Every line in the data below has to be repeated exactly; no picture belongs in the result.

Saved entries
= Beginning of Section =
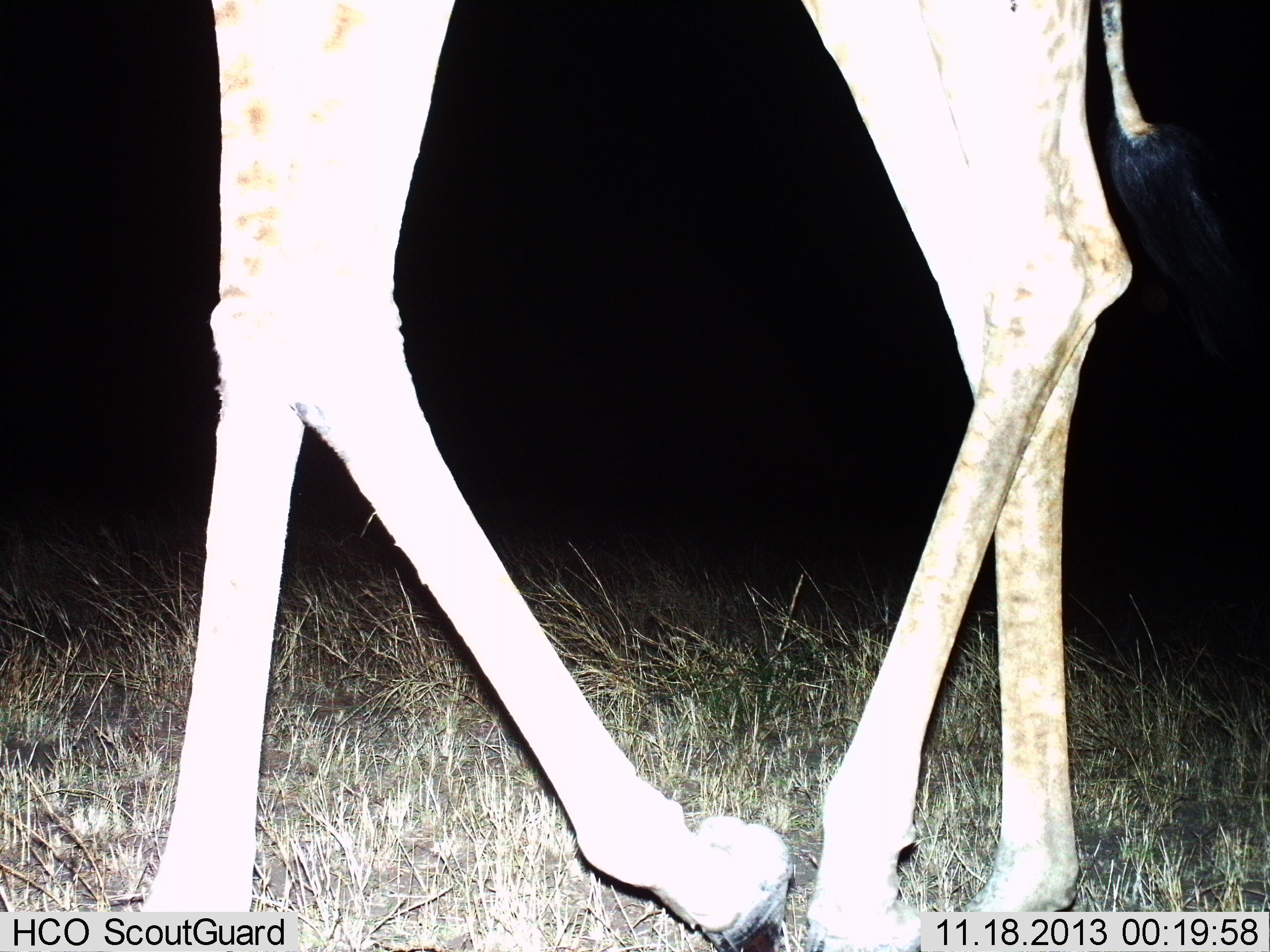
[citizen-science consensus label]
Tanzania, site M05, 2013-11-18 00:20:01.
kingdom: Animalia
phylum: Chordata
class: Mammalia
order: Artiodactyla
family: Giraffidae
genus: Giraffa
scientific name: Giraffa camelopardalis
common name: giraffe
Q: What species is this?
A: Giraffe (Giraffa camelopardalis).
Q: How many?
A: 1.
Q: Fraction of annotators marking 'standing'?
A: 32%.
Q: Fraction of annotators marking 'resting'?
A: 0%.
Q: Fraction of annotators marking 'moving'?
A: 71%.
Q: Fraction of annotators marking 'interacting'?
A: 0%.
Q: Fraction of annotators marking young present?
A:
= End of Section =
**Solution for this task**:
[citizen-science consensus label]
Tanzania, site M05, 2013-11-18 00:20:01.
kingdom: Animalia
phylum: Chordata
class: Mammalia
order: Artiodactyla
family: Giraffidae
genus: Giraffa
scientific name: Giraffa camelopardalis
common name: giraffe
Q: What species is this?
A: Giraffe (Giraffa camelopardalis).
Q: How many?
A: 1.
Q: Fraction of annotators marking 'standing'?
A: 32%.
Q: Fraction of annotators marking 'resting'?
A: 0%.
Q: Fraction of annotators marking 'moving'?
A: 71%.
Q: Fraction of annotators marking 'interacting'?
A: 0%.
Q: Fraction of annotators marking young present?
A:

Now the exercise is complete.